=== DOCUMENT TEXT ===

============

Note that graph neural networks of atomic interactions will replace the mapping of \(\{{\varvec{R}}_{i1}, \ldots , {\varvec{R}}_{iN} \}\rightarrow {\varvec{B}}_{i}\) with additional interaction layers to construct an analogous descriptor.

The modular separation between descriptors and models in Fig. 1 allows us to take advantage of performant descriptor and descriptor gradient calculations in LAMMPS, which are then input to automatic differentiation frameworks such as PyTorch [16] and JAX [17] for optimization. Combining the LAMMPS implementation of descriptors with ML frameworks such as PyTorch allows performant NN force training via a modified iterated backpropagation algorithm, explained in more detail in the Methods section. This modular separation between descriptors and models also allows researchers to explore which descriptor/model combination best suit their needs. While this separation of descriptor and model offers distinct advantages, it is important to note that this separation is entirely abstract and conceptual. Indeed, NNs may be viewed as linear models if considering the final layer of the network, which can be understood as a transformed set of descriptors that combine linearly at the output. In this view, the question becomes how much does a NN improve the original set of descriptors. Nonetheless we seek to answer how much fitting accuracy is improved by feeding descriptors into different models, and quantify the improvement in simulated property prediction therefrom. We begin by considering analytical differences between some ML potential models.

ML potential model forms

In general, atom-centered ML potentials seek a relation between energy of an atom and its environment. The total energy is then a sum over all atomic energies, written as

$$\begin{aligned} E = \sum _i E_i ({\varvec{B}}_i) \end{aligned}$$
(1)

============

=== TASK SET ===
[1] Rewrite the passage on machine-learned interatomic potentials, starting at the words "Note that graph" and ending after "an analogous descriptor.". Replace "additional interaction layers" with "extra message-passing layers".
[2] Carry the passage on machine-learned interatomic potentials forward from where it stops.

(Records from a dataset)
============

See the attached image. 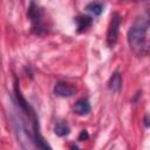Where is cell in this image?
Returning <instances> with one entry per match:
<instances>
[{
    "mask_svg": "<svg viewBox=\"0 0 150 150\" xmlns=\"http://www.w3.org/2000/svg\"><path fill=\"white\" fill-rule=\"evenodd\" d=\"M148 28L149 20L146 16L137 18L128 30V43L132 53L138 56H145L148 54Z\"/></svg>",
    "mask_w": 150,
    "mask_h": 150,
    "instance_id": "6da1fadb",
    "label": "cell"
},
{
    "mask_svg": "<svg viewBox=\"0 0 150 150\" xmlns=\"http://www.w3.org/2000/svg\"><path fill=\"white\" fill-rule=\"evenodd\" d=\"M12 121H13V128H14L15 136L21 148L23 150H41L34 138V135L29 130H27L25 123L22 122V118H20L19 116H14Z\"/></svg>",
    "mask_w": 150,
    "mask_h": 150,
    "instance_id": "7a4b0ae2",
    "label": "cell"
},
{
    "mask_svg": "<svg viewBox=\"0 0 150 150\" xmlns=\"http://www.w3.org/2000/svg\"><path fill=\"white\" fill-rule=\"evenodd\" d=\"M27 16L32 22L33 29L38 33L41 34L45 30V27L42 25V18H43V11L40 6H38L35 2H30L28 11H27Z\"/></svg>",
    "mask_w": 150,
    "mask_h": 150,
    "instance_id": "3957f363",
    "label": "cell"
},
{
    "mask_svg": "<svg viewBox=\"0 0 150 150\" xmlns=\"http://www.w3.org/2000/svg\"><path fill=\"white\" fill-rule=\"evenodd\" d=\"M121 21H122V18L118 13L115 12L111 14V19H110V23H109L108 33H107V43L110 48H112L117 42Z\"/></svg>",
    "mask_w": 150,
    "mask_h": 150,
    "instance_id": "277c9868",
    "label": "cell"
},
{
    "mask_svg": "<svg viewBox=\"0 0 150 150\" xmlns=\"http://www.w3.org/2000/svg\"><path fill=\"white\" fill-rule=\"evenodd\" d=\"M54 93H55V95H57L60 97H70V96L75 95L76 88L68 82L57 81L54 87Z\"/></svg>",
    "mask_w": 150,
    "mask_h": 150,
    "instance_id": "5b68a950",
    "label": "cell"
},
{
    "mask_svg": "<svg viewBox=\"0 0 150 150\" xmlns=\"http://www.w3.org/2000/svg\"><path fill=\"white\" fill-rule=\"evenodd\" d=\"M90 104H89V102L87 101V100H79L75 104H74V108H73V110H74V112L76 114V115H80V116H84V115H87V114H89V111H90Z\"/></svg>",
    "mask_w": 150,
    "mask_h": 150,
    "instance_id": "8992f818",
    "label": "cell"
},
{
    "mask_svg": "<svg viewBox=\"0 0 150 150\" xmlns=\"http://www.w3.org/2000/svg\"><path fill=\"white\" fill-rule=\"evenodd\" d=\"M108 87L111 91H115V93H118L122 88V77H121V74L118 71L114 73L111 75V77L109 79V82H108Z\"/></svg>",
    "mask_w": 150,
    "mask_h": 150,
    "instance_id": "52a82bcc",
    "label": "cell"
},
{
    "mask_svg": "<svg viewBox=\"0 0 150 150\" xmlns=\"http://www.w3.org/2000/svg\"><path fill=\"white\" fill-rule=\"evenodd\" d=\"M75 21H76L77 30H79V32L86 30V29H87L88 27H90L91 23H93L91 16H88V15H79L77 18H75Z\"/></svg>",
    "mask_w": 150,
    "mask_h": 150,
    "instance_id": "ba28073f",
    "label": "cell"
},
{
    "mask_svg": "<svg viewBox=\"0 0 150 150\" xmlns=\"http://www.w3.org/2000/svg\"><path fill=\"white\" fill-rule=\"evenodd\" d=\"M69 131H70L69 125H68L66 122H63V121H59V122H56L55 125H54V132H55V135H57V136H60V137L67 136V135L69 134Z\"/></svg>",
    "mask_w": 150,
    "mask_h": 150,
    "instance_id": "9c48e42d",
    "label": "cell"
},
{
    "mask_svg": "<svg viewBox=\"0 0 150 150\" xmlns=\"http://www.w3.org/2000/svg\"><path fill=\"white\" fill-rule=\"evenodd\" d=\"M86 9L94 15H101V13L103 12V5L100 2H90L86 6Z\"/></svg>",
    "mask_w": 150,
    "mask_h": 150,
    "instance_id": "30bf717a",
    "label": "cell"
},
{
    "mask_svg": "<svg viewBox=\"0 0 150 150\" xmlns=\"http://www.w3.org/2000/svg\"><path fill=\"white\" fill-rule=\"evenodd\" d=\"M88 138H89L88 132H87L86 130H82L81 134L79 135V141H86V139H88Z\"/></svg>",
    "mask_w": 150,
    "mask_h": 150,
    "instance_id": "8fae6325",
    "label": "cell"
},
{
    "mask_svg": "<svg viewBox=\"0 0 150 150\" xmlns=\"http://www.w3.org/2000/svg\"><path fill=\"white\" fill-rule=\"evenodd\" d=\"M145 125H146V127H149V121H148V115L145 116Z\"/></svg>",
    "mask_w": 150,
    "mask_h": 150,
    "instance_id": "7c38bea8",
    "label": "cell"
}]
</instances>
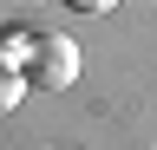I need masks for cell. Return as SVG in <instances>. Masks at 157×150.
Segmentation results:
<instances>
[{
  "label": "cell",
  "mask_w": 157,
  "mask_h": 150,
  "mask_svg": "<svg viewBox=\"0 0 157 150\" xmlns=\"http://www.w3.org/2000/svg\"><path fill=\"white\" fill-rule=\"evenodd\" d=\"M26 85H39V91H66V85H78V46L66 39V33H39V39H33Z\"/></svg>",
  "instance_id": "cell-1"
},
{
  "label": "cell",
  "mask_w": 157,
  "mask_h": 150,
  "mask_svg": "<svg viewBox=\"0 0 157 150\" xmlns=\"http://www.w3.org/2000/svg\"><path fill=\"white\" fill-rule=\"evenodd\" d=\"M26 91H33V85H26V72H20V65H7V59H0V118H13V104H20V98H26Z\"/></svg>",
  "instance_id": "cell-2"
},
{
  "label": "cell",
  "mask_w": 157,
  "mask_h": 150,
  "mask_svg": "<svg viewBox=\"0 0 157 150\" xmlns=\"http://www.w3.org/2000/svg\"><path fill=\"white\" fill-rule=\"evenodd\" d=\"M0 59L26 72V59H33V33H0Z\"/></svg>",
  "instance_id": "cell-3"
},
{
  "label": "cell",
  "mask_w": 157,
  "mask_h": 150,
  "mask_svg": "<svg viewBox=\"0 0 157 150\" xmlns=\"http://www.w3.org/2000/svg\"><path fill=\"white\" fill-rule=\"evenodd\" d=\"M66 7H72V13H92V20H105V13L118 7V0H66Z\"/></svg>",
  "instance_id": "cell-4"
},
{
  "label": "cell",
  "mask_w": 157,
  "mask_h": 150,
  "mask_svg": "<svg viewBox=\"0 0 157 150\" xmlns=\"http://www.w3.org/2000/svg\"><path fill=\"white\" fill-rule=\"evenodd\" d=\"M26 7H39V0H26Z\"/></svg>",
  "instance_id": "cell-5"
}]
</instances>
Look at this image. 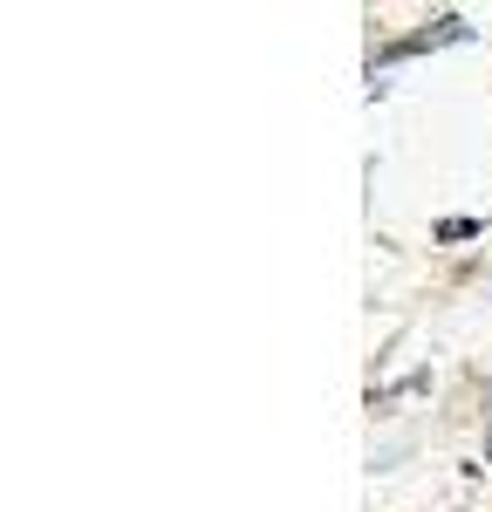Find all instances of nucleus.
I'll return each instance as SVG.
<instances>
[{"label": "nucleus", "mask_w": 492, "mask_h": 512, "mask_svg": "<svg viewBox=\"0 0 492 512\" xmlns=\"http://www.w3.org/2000/svg\"><path fill=\"white\" fill-rule=\"evenodd\" d=\"M479 233H486L479 219H445V226H438V239H445V246H458V239H479Z\"/></svg>", "instance_id": "f257e3e1"}]
</instances>
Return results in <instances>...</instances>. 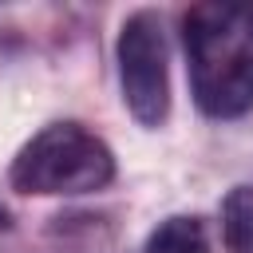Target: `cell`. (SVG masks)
Segmentation results:
<instances>
[{
	"instance_id": "obj_1",
	"label": "cell",
	"mask_w": 253,
	"mask_h": 253,
	"mask_svg": "<svg viewBox=\"0 0 253 253\" xmlns=\"http://www.w3.org/2000/svg\"><path fill=\"white\" fill-rule=\"evenodd\" d=\"M182 43L198 107L213 119L245 115L253 107V4L206 0L186 8Z\"/></svg>"
},
{
	"instance_id": "obj_2",
	"label": "cell",
	"mask_w": 253,
	"mask_h": 253,
	"mask_svg": "<svg viewBox=\"0 0 253 253\" xmlns=\"http://www.w3.org/2000/svg\"><path fill=\"white\" fill-rule=\"evenodd\" d=\"M8 178L20 194H91L115 178V154L79 123H51L24 142Z\"/></svg>"
},
{
	"instance_id": "obj_3",
	"label": "cell",
	"mask_w": 253,
	"mask_h": 253,
	"mask_svg": "<svg viewBox=\"0 0 253 253\" xmlns=\"http://www.w3.org/2000/svg\"><path fill=\"white\" fill-rule=\"evenodd\" d=\"M119 79L130 115L142 126H158L170 111V75H166V36L154 12L126 16L119 32Z\"/></svg>"
},
{
	"instance_id": "obj_4",
	"label": "cell",
	"mask_w": 253,
	"mask_h": 253,
	"mask_svg": "<svg viewBox=\"0 0 253 253\" xmlns=\"http://www.w3.org/2000/svg\"><path fill=\"white\" fill-rule=\"evenodd\" d=\"M221 237L229 253H253V186H233L221 202Z\"/></svg>"
},
{
	"instance_id": "obj_5",
	"label": "cell",
	"mask_w": 253,
	"mask_h": 253,
	"mask_svg": "<svg viewBox=\"0 0 253 253\" xmlns=\"http://www.w3.org/2000/svg\"><path fill=\"white\" fill-rule=\"evenodd\" d=\"M146 253H210V241L198 217H166L146 237Z\"/></svg>"
},
{
	"instance_id": "obj_6",
	"label": "cell",
	"mask_w": 253,
	"mask_h": 253,
	"mask_svg": "<svg viewBox=\"0 0 253 253\" xmlns=\"http://www.w3.org/2000/svg\"><path fill=\"white\" fill-rule=\"evenodd\" d=\"M8 233H12V217L0 210V237H8Z\"/></svg>"
}]
</instances>
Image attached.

============

=== TASK-BY-TASK RESULTS ===
[1]
Note that graph neural networks of atomic interactions will replace the mapping of \(\{{\varvec{R}}_{i1}, \ldots , {\varvec{R}}_{iN} \}\rightarrow {\varvec{B}}_{i}\) with extra message-passing layers to construct an analogous descriptor.

[2]
where \({\varvec{B}}_i\) is the feature vector for atom i, otherwise known as the descriptors which quantify the atomic environment. Linear ML potentials are the simplest models by assuming a linear relationship between descriptors and the atomic energy, so that

$$\begin{aligned} \begin{aligned} E_i =&\ \beta _0 + \sum _k^K \beta _{k} B_{ik} \\ =&\ \beta _0 + {\varvec{\beta }} \cdot {\varvec{B}}_i \end{aligned} \end{aligned}$$
(2)

where \({\varvec{\beta }}\) is a vector of \(\beta _{k}\) model coefficients corresponding to descriptor k out of K descriptors. For multi-element systems, we may use a different set of coefficients for each element type as in weighted density descriptors [9], or a unique set of coefficients for combinations of elements as in ACE [10] or chemSNAP [18]. Nonlinear terms, hence more complexity, may be introduced in linear models via kernel tricks; one popular example here involves quadratic ML potentials such as quadratic SNAP [19]. Here, one may think of the energy in Eq. 2 as a first order Taylor expansion in descriptor space. A second order expansion may be written as

$$\begin{aligned} E_i = \beta _0 + {\varvec{\beta }} \cdot {\varvec{B}}_i + \frac{1}{2} ({\varvec{B}}_i)^T \cdot {\varvec{\alpha }} \cdot {\varvec{B}}_i \end{aligned}$$
(3)

where \({\varvec{\alpha }}\) is a symmetric \(K \times K\) matrix of model coefficients. The quadratic potential of Eq. 3 is readily optimized in the same linear regression manner as Eq. 2, with the cost of significantly more fitting coefficients. This increased number of coefficients, however, offers more flexibility and improved fitting errors [19, 20]. Even with their improvements in accuracy, quadratic models can retain computational costs close to linear models since we may use the same descriptors for the first and second order terms as seen in Eq. 3. Of course quadratic models are more expensive to train due to their greatly increased number of coefficients, but this training cost can still be cheaper than more complicated nonlinear models such as neural networks. Atom-centered neural network potentials approximate atomic energies with multilayer perceptrons that are functions of the descriptors, written in terms of matrix products of layer weights as

$$\begin{aligned} E_i = {\varvec{W}}_L \sigma (...\sigma ({\varvec{W}}_2 \sigma ({\varvec{W}}_1 {\varvec{B}}_i))) \end{aligned}$$
(4)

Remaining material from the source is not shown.